Data entries

══════════════════════════════

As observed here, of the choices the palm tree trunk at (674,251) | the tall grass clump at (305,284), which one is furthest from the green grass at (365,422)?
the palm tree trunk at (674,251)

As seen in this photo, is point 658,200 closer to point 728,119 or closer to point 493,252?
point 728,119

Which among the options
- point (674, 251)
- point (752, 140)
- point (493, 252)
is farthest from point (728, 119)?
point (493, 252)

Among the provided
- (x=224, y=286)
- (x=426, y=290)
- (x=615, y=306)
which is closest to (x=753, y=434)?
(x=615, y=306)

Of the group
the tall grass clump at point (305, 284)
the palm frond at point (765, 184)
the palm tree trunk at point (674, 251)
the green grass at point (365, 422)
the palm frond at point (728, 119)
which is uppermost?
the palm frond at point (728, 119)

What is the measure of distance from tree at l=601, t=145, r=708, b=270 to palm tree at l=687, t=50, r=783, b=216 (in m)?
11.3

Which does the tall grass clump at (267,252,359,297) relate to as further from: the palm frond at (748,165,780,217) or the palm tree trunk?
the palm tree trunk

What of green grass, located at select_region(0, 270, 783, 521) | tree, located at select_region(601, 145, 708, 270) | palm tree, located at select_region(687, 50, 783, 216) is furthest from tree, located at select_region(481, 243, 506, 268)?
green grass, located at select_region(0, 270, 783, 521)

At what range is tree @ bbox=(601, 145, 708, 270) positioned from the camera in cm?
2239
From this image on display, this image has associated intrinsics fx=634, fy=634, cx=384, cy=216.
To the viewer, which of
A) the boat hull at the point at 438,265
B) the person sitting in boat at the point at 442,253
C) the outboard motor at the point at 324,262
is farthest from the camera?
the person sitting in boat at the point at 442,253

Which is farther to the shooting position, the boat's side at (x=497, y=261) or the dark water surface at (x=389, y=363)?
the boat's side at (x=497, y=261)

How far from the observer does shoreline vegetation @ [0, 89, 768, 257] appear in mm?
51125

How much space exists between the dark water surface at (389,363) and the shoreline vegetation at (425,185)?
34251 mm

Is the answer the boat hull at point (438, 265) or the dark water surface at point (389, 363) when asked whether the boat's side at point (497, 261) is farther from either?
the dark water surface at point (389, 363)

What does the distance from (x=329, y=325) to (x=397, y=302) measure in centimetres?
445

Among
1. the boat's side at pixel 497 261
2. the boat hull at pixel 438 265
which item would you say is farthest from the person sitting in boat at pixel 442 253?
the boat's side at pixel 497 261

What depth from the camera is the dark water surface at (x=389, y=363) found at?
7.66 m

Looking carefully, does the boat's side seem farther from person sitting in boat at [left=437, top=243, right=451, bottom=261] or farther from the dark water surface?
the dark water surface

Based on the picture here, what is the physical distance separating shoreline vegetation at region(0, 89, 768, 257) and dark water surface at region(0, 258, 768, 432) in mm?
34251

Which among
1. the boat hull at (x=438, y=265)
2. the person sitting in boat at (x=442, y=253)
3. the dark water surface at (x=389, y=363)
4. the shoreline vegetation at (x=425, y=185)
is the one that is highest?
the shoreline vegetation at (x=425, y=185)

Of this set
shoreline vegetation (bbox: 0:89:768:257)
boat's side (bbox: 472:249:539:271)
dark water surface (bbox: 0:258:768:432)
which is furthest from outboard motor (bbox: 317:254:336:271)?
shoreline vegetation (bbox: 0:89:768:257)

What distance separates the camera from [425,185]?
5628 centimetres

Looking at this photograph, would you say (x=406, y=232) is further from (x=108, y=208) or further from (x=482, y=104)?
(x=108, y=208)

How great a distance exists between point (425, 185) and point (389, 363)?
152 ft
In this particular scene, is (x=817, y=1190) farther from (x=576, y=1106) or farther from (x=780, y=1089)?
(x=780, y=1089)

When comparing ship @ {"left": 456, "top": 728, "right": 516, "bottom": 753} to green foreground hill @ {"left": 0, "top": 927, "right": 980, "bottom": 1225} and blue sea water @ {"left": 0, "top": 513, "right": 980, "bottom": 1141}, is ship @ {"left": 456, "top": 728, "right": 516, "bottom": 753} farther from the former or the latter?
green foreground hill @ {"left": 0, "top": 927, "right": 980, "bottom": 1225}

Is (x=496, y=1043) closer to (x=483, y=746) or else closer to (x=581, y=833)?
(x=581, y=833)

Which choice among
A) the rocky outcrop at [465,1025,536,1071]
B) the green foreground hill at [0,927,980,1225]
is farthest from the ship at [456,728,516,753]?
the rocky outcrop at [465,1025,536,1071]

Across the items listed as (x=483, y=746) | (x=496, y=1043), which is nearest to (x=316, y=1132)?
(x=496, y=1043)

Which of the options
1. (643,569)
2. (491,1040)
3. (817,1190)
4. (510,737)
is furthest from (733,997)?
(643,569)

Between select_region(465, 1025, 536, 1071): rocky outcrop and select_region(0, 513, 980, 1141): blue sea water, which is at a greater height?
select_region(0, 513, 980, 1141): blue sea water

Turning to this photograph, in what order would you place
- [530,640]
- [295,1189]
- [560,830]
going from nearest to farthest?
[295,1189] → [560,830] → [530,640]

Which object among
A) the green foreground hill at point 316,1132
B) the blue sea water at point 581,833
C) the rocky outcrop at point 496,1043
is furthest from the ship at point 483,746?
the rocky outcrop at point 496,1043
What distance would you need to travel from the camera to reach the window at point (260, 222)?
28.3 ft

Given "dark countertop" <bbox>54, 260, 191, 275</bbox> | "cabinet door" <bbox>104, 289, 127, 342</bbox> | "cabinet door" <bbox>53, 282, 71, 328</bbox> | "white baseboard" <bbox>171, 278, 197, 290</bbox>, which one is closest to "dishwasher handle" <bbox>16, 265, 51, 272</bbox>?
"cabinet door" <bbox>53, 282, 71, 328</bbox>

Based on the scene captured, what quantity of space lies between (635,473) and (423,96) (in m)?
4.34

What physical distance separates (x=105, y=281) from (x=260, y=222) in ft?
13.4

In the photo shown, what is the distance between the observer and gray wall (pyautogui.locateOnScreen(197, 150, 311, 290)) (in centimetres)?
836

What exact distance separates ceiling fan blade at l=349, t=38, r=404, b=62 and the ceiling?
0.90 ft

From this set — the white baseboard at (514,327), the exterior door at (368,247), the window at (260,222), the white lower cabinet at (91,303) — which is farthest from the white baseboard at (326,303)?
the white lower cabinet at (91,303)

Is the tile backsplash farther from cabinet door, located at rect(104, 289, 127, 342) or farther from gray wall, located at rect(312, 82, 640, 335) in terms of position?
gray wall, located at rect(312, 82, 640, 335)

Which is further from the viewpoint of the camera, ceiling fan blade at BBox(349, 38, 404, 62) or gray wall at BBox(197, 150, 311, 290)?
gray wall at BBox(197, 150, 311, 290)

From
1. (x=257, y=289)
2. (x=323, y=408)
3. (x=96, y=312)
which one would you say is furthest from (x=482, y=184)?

══════════════════════════════

> [REQUIRED WORK] Please rewrite everything from the line containing "From this set" down to the end of the lines, substituting "entry door" for "exterior door" and leaving all else unchanged.

> [THE SOLUTION]
From this set — the white baseboard at (514,327), the entry door at (368,247), the window at (260,222), the white lower cabinet at (91,303) — which is farthest from the white baseboard at (326,303)?
the white lower cabinet at (91,303)

Is the tile backsplash farther from cabinet door, located at rect(104, 289, 127, 342) or farther from gray wall, located at rect(312, 82, 640, 335) in terms of position?
gray wall, located at rect(312, 82, 640, 335)

Which is further from the viewpoint of the camera, ceiling fan blade at BBox(349, 38, 404, 62) or gray wall at BBox(197, 150, 311, 290)?
gray wall at BBox(197, 150, 311, 290)

From
1. (x=257, y=289)
2. (x=323, y=408)
3. (x=96, y=312)
which one would you say is furthest from (x=482, y=184)?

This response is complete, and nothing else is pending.